Exercise ->
Find every line below with the word "improve" in it, and copy each one.

Source material ->
= Beginning of Section =

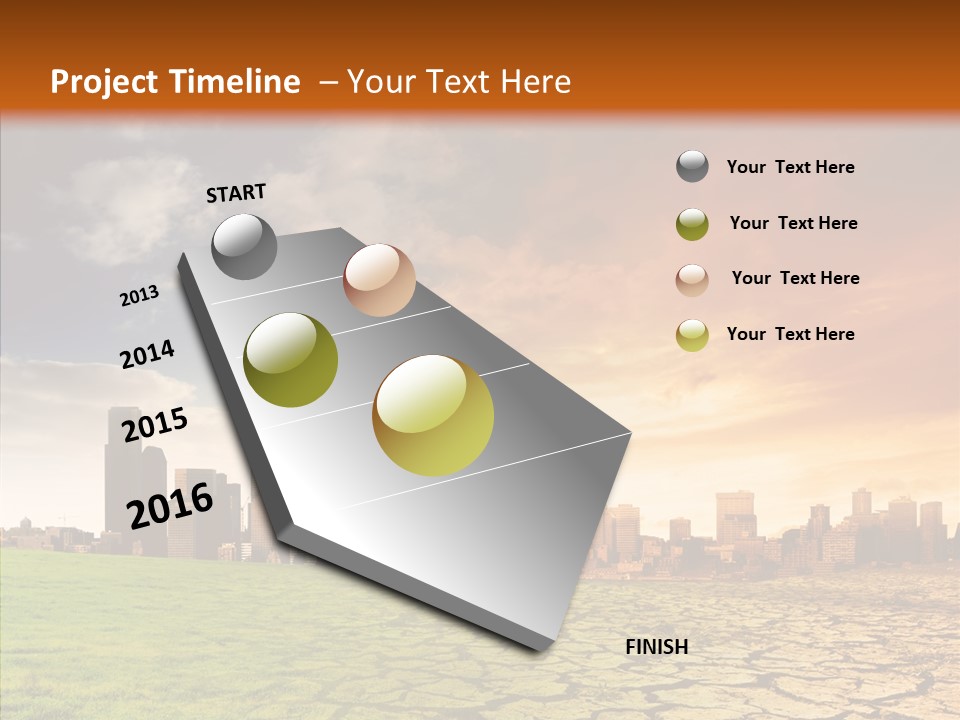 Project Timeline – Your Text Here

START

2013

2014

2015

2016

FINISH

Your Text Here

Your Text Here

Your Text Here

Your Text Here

= End of Section =
= Beginning of Section =

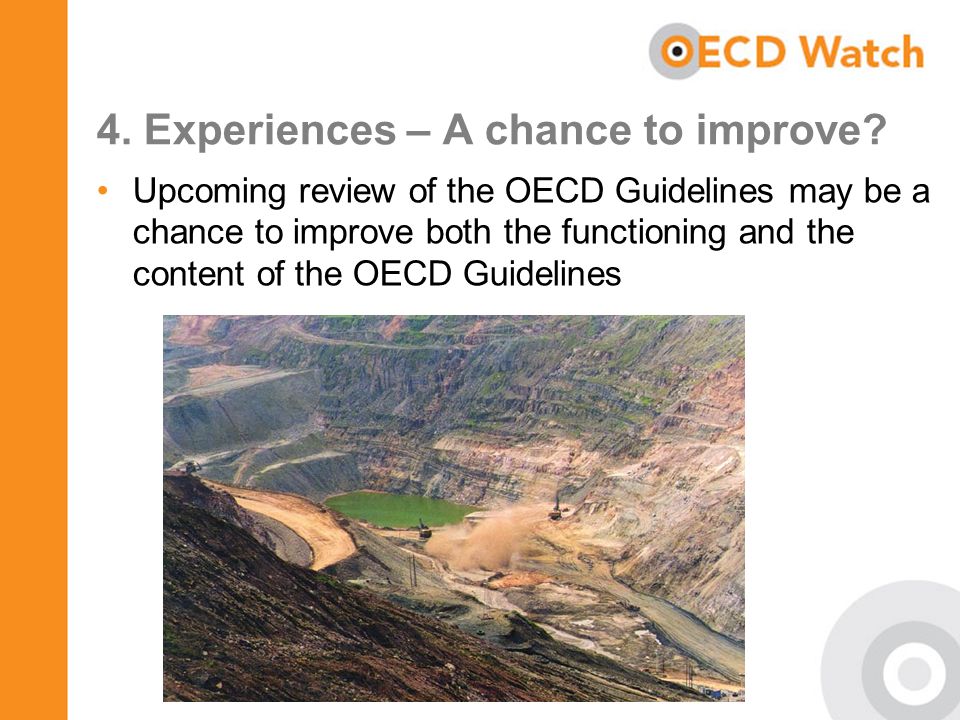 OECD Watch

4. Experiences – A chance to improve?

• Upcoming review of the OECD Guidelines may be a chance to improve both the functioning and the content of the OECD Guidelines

= End of Section =

Exercise output ->
4. Experiences – A chance to improve?
• Upcoming review of the OECD Guidelines may be a chance to improve both the functioning and the content of the OECD Guidelines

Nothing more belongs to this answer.